If the freedom of speech is taken away then dumb and silent we may be led, like sheep to the slaughter.

- George Washington

Wednesday, 31 March 2010

Words I Hate

It's not news, and others have covered the story already, but there was one thing about this one that made my blood boil.

Ofsted have been failing some of the country's top independent schools - not because of poor results, because the results are generally outstanding, but because the schools haven't been keeping up with the box-ticking exercises that they have been charged with. Things like:
  • keeping CRB check documents in a separate location, rather than a central file
  • not having a specific statement on 'behaviour management' in their school policies (perhaps because at the schools concerned, good behaviour is assumed to be the norm)
  • not making parents aware that they can have sight of a copy of the school's plan to meet the requirements of the Disability Discrimination Act 2002
and so on. You could summarise it by saying that the schools were doing the right things, but in a non-approved way.

The one that make me choke on my cornflakes was:
  • Children have "not been taught how to play appropriately" because at break and lunchtimes they "often run around the small area shouting and letting off steam".
The suggestion that children running about at break time is a bad thing is ludicrous. When I was at school, running about and shouting at break time was what breaks were for. I don't think I could have sat through a day of lessons without at least three opportunities to run about, climb, shout, form a gang, disband a gang, torment a few girls and do a deal on some marbles I just happened to have about my person.

But it's that word 'appropriately' that makes me want to chew the carpet and hit someone.

It's such a common usage these days that no-one probably thinks about what it means any more. If you try to unpick the meaning of the word in this sentence, it is saying that there are approved ways of playing, ones which fit all our preconceptions, and that doing anything different is somehow disobeying an agreed and sensible principle. It's a pompous and self-righteous word, one which says that I know better than you do what is good for you.

I don't mind the word itself. If I am ill, I want my doctor to prescribe me an appropriate medicine, that is one that is designed to do the job. If I am in the market for a new car, I would listen to advice on what model is appropriate for my needs. But when people start talking about laughter at a joke being 'inappropriate', what they are saying is not that the joke isn't funny (when laughter would be inappropriate), but that you shouldn't find it funny. A whole different concept. By using 'appropriate' in this way, you are saying that your opinions or views or prejudices are normal, mainstream and educated, with the implication that if you disagree, you are odd, badly brought-up, or too thick to tell the difference between good and bad.

It's the same trick an advertiser uses when they say "clever people buy Snibbo." You buy the product (or adapt your behaviour) to fall in line with what someone else thinks is good and proper.
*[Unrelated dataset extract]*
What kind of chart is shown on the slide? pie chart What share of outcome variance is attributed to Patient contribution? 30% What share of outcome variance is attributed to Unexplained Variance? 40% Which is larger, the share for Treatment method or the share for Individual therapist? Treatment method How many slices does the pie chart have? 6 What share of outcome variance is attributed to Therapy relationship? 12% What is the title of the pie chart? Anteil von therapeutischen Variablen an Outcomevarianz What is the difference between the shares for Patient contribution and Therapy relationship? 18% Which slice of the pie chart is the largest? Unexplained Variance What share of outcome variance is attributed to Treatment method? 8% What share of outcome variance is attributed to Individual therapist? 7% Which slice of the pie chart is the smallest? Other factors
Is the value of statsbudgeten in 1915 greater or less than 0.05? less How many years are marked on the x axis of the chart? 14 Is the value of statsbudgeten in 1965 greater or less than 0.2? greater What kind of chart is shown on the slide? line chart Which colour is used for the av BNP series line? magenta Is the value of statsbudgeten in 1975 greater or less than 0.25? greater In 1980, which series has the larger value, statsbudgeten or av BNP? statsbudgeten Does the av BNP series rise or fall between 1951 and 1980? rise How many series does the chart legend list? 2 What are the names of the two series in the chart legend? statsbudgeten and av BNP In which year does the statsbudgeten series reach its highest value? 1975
It plays on the desire to conform.

So children playing like - well, children - is 'inappropriate'. What would they have them do? Sit in the same classroom and do homework? Get the chairs in a circle and conduct a session of enlightened self-criticism? Read a nice book? (Appropriate author and content, of course.)
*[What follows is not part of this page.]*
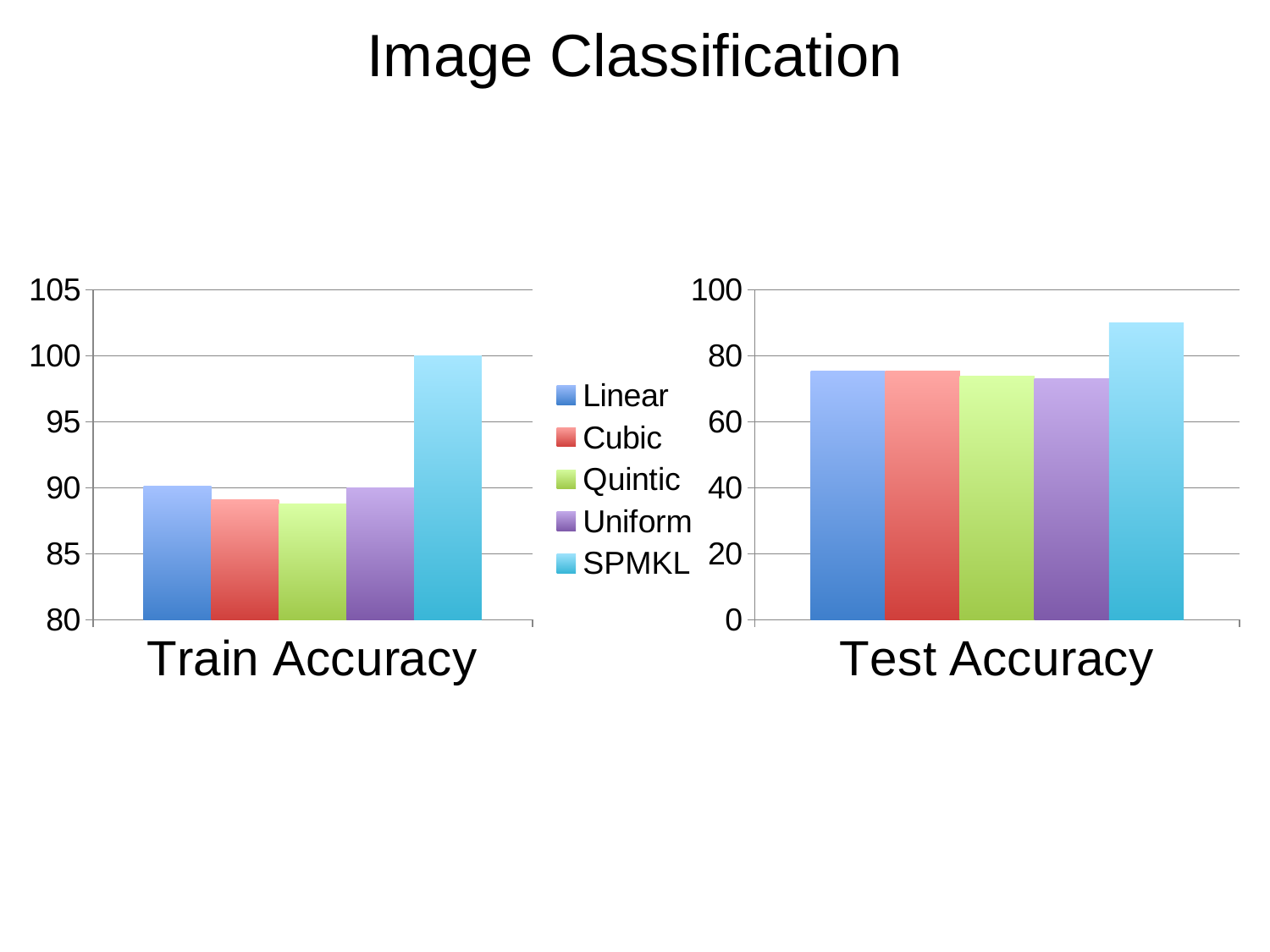
In the Train Accuracy chart, which series has the highest value? SPMKL In the Train Accuracy chart, which is larger, Linear or Quintic? Linear What kind of chart is the Train Accuracy chart? bar chart In the Train Accuracy chart, is the value for Quintic greater or less than 90? less What is the title of the slide above the two charts? Image Classification How many series does the legend list? 5 In the Train Accuracy chart, what is the value for SPMKL? 100 In the Test Accuracy chart, is the value for Uniform greater or less than 80? less In the Test Accuracy chart, which is larger, Linear or Uniform? Linear In the Test Accuracy chart, which series has the highest value? SPMKL How many bars are shown in the Test Accuracy chart? 5 In the Test Accuracy chart, is the value for SPMKL greater or less than 80? greater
When it was Her Majesty's Inspector of Schools, they were checking that teaching and learning were up to standard, and a good thing too. It seems that, when they find a school where the teaching and learning are exemplary, they have to find trivia to criticise.

Because they must find something to criticise, mustn't they? We can't have private schools being successful, after all.

2 comments:

  1. I am afraid this is the backwash from the current mania for 'standards' and 'certification' of everything. ISO-ing this and IIP-ing that is a good game - lots of BMW sales depend on them.
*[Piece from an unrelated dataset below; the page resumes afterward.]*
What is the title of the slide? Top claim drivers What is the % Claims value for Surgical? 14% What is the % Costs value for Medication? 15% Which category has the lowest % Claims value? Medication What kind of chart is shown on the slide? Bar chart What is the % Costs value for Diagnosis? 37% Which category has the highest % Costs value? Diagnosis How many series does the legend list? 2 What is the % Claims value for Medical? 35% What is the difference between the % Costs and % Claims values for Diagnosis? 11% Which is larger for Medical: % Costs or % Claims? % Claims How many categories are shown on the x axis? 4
    The really fantastic thing is they all measure compliance with the standard and not at all whether the thing being assessed actually works.

    So in the weird world of 'standards' and 'performance indicators', the compliance priesthoods see it as entirely logical to fail a school that works. They don't care that it works - they care that it does not comply. Common sense and professional subjective judgements (often relyiing on that other outdated commodity, experience) are banished - then you can have simple box tickers running the show. Perfect.